### CHALLENGE:
Retype the following lines without any changes.

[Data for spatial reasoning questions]
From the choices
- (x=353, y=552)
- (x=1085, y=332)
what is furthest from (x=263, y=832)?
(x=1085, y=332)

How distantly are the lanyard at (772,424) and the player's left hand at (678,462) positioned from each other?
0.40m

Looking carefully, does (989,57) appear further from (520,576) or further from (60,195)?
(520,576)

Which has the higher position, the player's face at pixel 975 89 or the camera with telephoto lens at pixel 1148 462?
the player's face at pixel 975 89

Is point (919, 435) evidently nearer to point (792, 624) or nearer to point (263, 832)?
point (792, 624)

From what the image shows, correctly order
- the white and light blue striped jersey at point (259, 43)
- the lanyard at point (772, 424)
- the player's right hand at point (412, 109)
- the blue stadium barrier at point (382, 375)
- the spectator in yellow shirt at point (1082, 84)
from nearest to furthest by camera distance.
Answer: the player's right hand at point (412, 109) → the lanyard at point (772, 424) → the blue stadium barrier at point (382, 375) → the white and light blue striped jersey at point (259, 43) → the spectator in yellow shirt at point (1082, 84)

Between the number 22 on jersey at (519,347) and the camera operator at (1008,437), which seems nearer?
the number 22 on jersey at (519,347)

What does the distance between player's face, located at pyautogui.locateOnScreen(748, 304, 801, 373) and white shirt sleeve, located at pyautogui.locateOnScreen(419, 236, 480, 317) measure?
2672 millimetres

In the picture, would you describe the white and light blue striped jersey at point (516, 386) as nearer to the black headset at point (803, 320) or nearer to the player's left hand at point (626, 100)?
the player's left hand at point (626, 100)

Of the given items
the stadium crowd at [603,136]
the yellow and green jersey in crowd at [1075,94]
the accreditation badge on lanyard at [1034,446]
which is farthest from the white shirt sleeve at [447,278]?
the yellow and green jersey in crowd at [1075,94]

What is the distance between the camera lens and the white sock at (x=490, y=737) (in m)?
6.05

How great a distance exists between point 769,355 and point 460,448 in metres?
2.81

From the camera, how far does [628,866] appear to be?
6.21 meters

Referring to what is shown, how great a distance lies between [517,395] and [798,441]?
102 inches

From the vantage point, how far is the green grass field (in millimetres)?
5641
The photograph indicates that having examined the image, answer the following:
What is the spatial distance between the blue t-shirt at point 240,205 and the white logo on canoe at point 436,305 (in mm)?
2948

### THE REPLY:
From the choices
- (x=353, y=552)
- (x=1085, y=332)
what is furthest from (x=263, y=832)?
(x=1085, y=332)

How distantly are the lanyard at (772,424) and the player's left hand at (678,462) positioned from each other?
0.40m

Looking carefully, does (989,57) appear further from (520,576) or further from (60,195)?
(520,576)

Which has the higher position, the player's face at pixel 975 89 or the camera with telephoto lens at pixel 1148 462?
the player's face at pixel 975 89

Is point (919, 435) evidently nearer to point (792, 624) or nearer to point (263, 832)?
point (792, 624)

From what the image shows, correctly order
- the white and light blue striped jersey at point (259, 43)
- the lanyard at point (772, 424)
- the player's right hand at point (412, 109)
- the blue stadium barrier at point (382, 375)
- the spectator in yellow shirt at point (1082, 84)
from nearest to furthest by camera distance.
Answer: the player's right hand at point (412, 109) → the lanyard at point (772, 424) → the blue stadium barrier at point (382, 375) → the white and light blue striped jersey at point (259, 43) → the spectator in yellow shirt at point (1082, 84)

Between the number 22 on jersey at (519,347) and the camera operator at (1008,437), which seems nearer?
the number 22 on jersey at (519,347)

What does the distance between player's face, located at pyautogui.locateOnScreen(748, 304, 801, 373) and white shirt sleeve, located at pyautogui.locateOnScreen(419, 236, 480, 317) measure?
2672 millimetres

In the picture, would you describe the white and light blue striped jersey at point (516, 386) as nearer to the black headset at point (803, 320) or nearer to the player's left hand at point (626, 100)?
the player's left hand at point (626, 100)

Of the given items
the stadium crowd at [603,136]
the yellow and green jersey in crowd at [1075,94]
the accreditation badge on lanyard at [1034,446]
which is farthest from the white shirt sleeve at [447,278]?
the yellow and green jersey in crowd at [1075,94]

What is the distance between the camera lens and the white sock at (x=490, y=737) (in m)?
6.05

How great a distance exists between point 769,355 and point 460,448 in metres?
2.81

From the camera, how far does [628,866] appear to be?
6.21 meters

Referring to what is shown, how great a distance lies between [517,395] and [798,441]?
102 inches

From the vantage point, how far is the green grass field (in millimetres)?
5641
The photograph indicates that having examined the image, answer the following:
What is the spatial distance between the blue t-shirt at point 240,205 and the white logo on canoe at point 436,305 (in mm)?
2948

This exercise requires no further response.